Dilemas da doação de órgãos
Enviada em 13/05/2020
Na antiguidade, os egípcios acreditavam na inviolabilidade do corpo, de modo a desenvolver técnicas de mumificação com intuito de preserva-lo para uma vida após a morte. No entanto, hoje, crenças como essa dificultam a doação de órgãos no Brasil e consequentemente diminuem a chance de vida de milhares de pessoas. É necessário, portanto, analisar tal realidade de modo a identificar a falta de conhecimento sobre o assunto, a negativa familiar e a influência de crenças, bem como as consequências na vida de indivíduos que esperam por anos em filas de transplante.
Em primeiro lugar, é válido dizer que para a ocorrência da doação é necessário a autorização da família, que na maioria das vezes não sabe a escolha do doador, devido a falta de diálogo, logo, a escolha é unicamente dela. Com isso, segundo a Associação Brasileira de Transplante de Órgãos (ABTO), a negativa familiar é um dos principais motivos para que órgãos não sejam doados, somando 43% entre todos os possíveis transplantes. Além disso, um fator relevante é a burocracia e a falta de logística envolvendo todo o processo de doação, que na maioria das vezes é bastante demorado e leva à desistência prévia da família em vista disso ou à perda do órgão . Ademais, vale lembrar que entre a grande quantidade de justificativas quanto à negação da doação por parte da família, estão os mitos, as questões religiosas, as culturais e as sociais.

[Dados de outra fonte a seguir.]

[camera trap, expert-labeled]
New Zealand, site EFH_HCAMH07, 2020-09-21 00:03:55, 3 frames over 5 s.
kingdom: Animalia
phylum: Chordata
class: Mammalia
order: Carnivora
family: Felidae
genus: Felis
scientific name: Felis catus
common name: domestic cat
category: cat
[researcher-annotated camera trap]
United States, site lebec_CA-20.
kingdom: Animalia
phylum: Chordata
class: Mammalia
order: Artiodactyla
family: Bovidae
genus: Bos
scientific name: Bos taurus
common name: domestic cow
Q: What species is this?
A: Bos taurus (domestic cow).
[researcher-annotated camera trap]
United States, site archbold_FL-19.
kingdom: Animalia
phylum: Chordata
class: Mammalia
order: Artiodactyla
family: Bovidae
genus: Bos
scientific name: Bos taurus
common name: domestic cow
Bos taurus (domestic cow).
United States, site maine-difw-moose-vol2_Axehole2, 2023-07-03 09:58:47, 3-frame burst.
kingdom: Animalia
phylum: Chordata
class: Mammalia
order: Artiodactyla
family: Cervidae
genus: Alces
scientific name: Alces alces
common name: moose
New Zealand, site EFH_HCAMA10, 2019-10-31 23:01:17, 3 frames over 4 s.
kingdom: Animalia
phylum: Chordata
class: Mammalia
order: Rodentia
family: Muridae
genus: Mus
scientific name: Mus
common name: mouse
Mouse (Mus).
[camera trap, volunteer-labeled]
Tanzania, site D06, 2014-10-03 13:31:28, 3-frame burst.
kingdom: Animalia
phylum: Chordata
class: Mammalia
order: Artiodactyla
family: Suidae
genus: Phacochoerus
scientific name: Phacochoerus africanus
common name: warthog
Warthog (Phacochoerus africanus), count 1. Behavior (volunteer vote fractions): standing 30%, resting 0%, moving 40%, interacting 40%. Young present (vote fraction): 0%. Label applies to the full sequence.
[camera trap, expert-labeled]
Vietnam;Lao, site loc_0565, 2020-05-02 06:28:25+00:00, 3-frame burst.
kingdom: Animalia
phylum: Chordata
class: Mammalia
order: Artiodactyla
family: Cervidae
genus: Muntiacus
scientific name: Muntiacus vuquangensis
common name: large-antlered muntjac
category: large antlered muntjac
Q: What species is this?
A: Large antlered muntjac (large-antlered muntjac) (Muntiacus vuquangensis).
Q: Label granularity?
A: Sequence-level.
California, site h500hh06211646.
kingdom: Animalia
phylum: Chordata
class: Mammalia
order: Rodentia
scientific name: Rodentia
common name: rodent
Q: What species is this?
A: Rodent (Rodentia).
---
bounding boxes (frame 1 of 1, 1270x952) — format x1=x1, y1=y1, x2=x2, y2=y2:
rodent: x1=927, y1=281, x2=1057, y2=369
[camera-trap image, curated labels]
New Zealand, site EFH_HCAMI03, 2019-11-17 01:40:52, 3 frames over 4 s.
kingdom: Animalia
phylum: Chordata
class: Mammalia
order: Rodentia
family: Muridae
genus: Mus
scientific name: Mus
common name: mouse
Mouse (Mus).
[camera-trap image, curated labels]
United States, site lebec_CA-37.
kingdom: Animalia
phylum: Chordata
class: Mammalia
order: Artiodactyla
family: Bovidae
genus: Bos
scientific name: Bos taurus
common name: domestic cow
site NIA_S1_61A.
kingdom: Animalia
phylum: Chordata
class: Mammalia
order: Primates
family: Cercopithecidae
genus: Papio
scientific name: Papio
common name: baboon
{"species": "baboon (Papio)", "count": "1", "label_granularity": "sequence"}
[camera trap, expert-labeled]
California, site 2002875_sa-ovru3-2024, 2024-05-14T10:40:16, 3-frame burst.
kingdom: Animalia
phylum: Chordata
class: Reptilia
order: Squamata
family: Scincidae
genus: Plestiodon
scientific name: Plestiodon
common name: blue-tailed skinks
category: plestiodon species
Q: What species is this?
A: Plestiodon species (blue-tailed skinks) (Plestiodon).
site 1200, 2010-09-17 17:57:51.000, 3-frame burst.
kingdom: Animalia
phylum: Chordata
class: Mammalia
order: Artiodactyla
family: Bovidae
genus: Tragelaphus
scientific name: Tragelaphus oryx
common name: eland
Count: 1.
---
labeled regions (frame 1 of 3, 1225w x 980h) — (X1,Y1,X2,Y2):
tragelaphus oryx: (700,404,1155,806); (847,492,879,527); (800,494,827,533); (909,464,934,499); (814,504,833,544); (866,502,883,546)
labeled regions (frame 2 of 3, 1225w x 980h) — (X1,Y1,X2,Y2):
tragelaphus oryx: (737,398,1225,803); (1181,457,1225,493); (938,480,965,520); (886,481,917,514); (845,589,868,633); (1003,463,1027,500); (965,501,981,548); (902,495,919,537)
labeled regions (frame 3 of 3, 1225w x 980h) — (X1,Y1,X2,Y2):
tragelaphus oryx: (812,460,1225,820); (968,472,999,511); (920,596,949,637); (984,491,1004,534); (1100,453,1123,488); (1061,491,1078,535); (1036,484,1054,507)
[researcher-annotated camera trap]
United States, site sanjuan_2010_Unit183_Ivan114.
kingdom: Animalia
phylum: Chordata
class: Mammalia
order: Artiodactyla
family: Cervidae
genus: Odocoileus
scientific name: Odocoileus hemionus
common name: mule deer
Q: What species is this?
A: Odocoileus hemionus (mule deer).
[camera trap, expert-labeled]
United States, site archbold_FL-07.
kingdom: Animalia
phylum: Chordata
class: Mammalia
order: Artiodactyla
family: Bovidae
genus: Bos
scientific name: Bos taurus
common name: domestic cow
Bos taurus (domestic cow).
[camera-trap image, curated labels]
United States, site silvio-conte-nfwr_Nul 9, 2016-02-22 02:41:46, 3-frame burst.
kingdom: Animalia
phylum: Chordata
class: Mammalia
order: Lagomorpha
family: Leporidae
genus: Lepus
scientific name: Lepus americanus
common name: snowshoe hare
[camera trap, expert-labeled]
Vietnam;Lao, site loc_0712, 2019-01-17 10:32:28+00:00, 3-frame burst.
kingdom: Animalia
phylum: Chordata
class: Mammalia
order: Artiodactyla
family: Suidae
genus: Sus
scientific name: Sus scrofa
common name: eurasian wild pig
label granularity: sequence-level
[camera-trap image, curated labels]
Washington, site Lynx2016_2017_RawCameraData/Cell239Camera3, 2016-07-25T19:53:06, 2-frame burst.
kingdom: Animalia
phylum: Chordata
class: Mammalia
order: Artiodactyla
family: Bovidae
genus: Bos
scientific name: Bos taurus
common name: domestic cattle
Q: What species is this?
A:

Em segundo lugar, diversas são as consequências na sociedade brasileira. Entre elas, cabe ressaltar primeiramente, que as filas ficam cada vez maiores, logo, a há maior demanda de tempo, gerando desgaste emocional aos que esperam ansiosamente por uma doação e suas famílias, além de que muitos acabam não resistindo e falecendo. Outrossim, muitas pessoas acabam buscando formas ilegais para conseguir um órgão e salvar suas vidas, e com isso contribuem com o mercado negro ligado ao tráfico de pessoas.
Diante dos fatos mencionados, conclui-se que medidas devem ser tomadas para que diminua a fila de espera por um órgão no Brasil. Logo, urge que o governo, por meio do Ministério da Saúde, busque simplificar e agilizar o processo que atualmente é bastante burocrático e demorado, através da disponibilização de profissionais especializados para tratar esses assuntos nas unidades de saúde e principalmente locomoção dos órgãos, para que não ocorra desistência e perda do órgão. Além disso, juntamente à mídia, deve-se veicular propagandas na televisão e redes sociais, por meio de influenciadores, para que chame atenção do público sobre a importância da doação de órgãos e faça com que as pessoas dialoguem sobre o assunto em suas casas. Assim, mais pessoas poderão ser contempladas com um novo órgão, de modo preservar a vida através de um ato caridoso.